In this case, it is easier to work with distance squared, D2(x,y,z)= x^2+ y^2+ (z- 1)^2 for a any point (x,y,z) on the surface. Its gradient is 2x\vec{i}+ 2y\vec{j}+ 2(z-1)\vec{k}. We can write the surface as f(x,y,z)= xy- z= 0, a constant. Its gradient is \vec{i}+ \vec{j}- \vec{k}.
The two gradients must be parallel so one must be a multiple of the other:
2x\vec{i}+ 2y\vec{j}+ 2(z- 1)\vec{k}= \lambda(\vec{i}+ \vec{j}- \vec{k})
where \lambda, the "Lagrange multiplier" is the constant multiple.
That gives three equations: 2x= \lambda, 2y= \lambda, 2(z- 1)= -\lambda.

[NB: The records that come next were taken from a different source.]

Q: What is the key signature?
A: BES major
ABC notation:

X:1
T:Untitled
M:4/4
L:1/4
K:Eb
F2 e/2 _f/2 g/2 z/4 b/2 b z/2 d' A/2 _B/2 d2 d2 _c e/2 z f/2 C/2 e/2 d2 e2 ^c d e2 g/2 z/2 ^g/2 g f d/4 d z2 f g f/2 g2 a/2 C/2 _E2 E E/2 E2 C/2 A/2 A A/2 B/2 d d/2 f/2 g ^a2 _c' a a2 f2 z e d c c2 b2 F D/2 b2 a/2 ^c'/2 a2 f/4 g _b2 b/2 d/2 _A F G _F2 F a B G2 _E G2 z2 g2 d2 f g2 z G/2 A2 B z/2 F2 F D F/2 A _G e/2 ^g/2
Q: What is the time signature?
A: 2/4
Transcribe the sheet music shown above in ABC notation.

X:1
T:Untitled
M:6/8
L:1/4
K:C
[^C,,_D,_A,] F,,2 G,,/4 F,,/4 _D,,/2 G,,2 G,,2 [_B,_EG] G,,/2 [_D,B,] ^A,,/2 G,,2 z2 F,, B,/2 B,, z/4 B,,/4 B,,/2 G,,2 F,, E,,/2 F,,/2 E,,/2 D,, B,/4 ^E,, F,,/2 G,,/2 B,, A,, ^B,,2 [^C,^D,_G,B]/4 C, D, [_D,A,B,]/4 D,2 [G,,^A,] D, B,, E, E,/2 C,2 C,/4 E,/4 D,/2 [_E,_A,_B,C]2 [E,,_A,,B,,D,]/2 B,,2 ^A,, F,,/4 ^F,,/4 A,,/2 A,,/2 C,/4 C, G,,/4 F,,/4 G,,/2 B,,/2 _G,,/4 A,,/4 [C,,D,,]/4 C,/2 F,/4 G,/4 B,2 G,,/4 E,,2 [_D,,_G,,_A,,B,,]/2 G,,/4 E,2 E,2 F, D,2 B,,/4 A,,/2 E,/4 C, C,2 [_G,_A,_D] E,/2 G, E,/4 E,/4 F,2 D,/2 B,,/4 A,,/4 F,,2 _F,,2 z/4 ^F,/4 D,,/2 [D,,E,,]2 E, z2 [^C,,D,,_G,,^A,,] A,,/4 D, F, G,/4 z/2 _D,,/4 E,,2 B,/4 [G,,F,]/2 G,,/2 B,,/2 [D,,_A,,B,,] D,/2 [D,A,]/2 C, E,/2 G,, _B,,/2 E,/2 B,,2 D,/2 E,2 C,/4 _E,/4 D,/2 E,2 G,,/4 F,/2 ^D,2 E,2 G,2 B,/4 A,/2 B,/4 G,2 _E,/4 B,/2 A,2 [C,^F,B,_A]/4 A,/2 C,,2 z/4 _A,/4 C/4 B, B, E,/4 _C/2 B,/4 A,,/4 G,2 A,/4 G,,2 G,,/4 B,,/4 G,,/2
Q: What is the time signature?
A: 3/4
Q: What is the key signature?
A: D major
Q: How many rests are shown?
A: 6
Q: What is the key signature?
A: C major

I find that the simplest way to eliminate \lambda, which is not relevant to the solution, and solve the equations is to divide one equation by another. For example, if we divide the first equation by the second we get 2x/2y= x/y= 1 or just y= x. If we divide the first equation by the third, we get 2x/2(z-1)= x/(z-1)= 1 so x= z- 1.
Of course, the point (x,y,z) lies on the plane so we can use the equation of the plane, xy= z together with y= x= z- 1 to find the specific values of x, y, and z.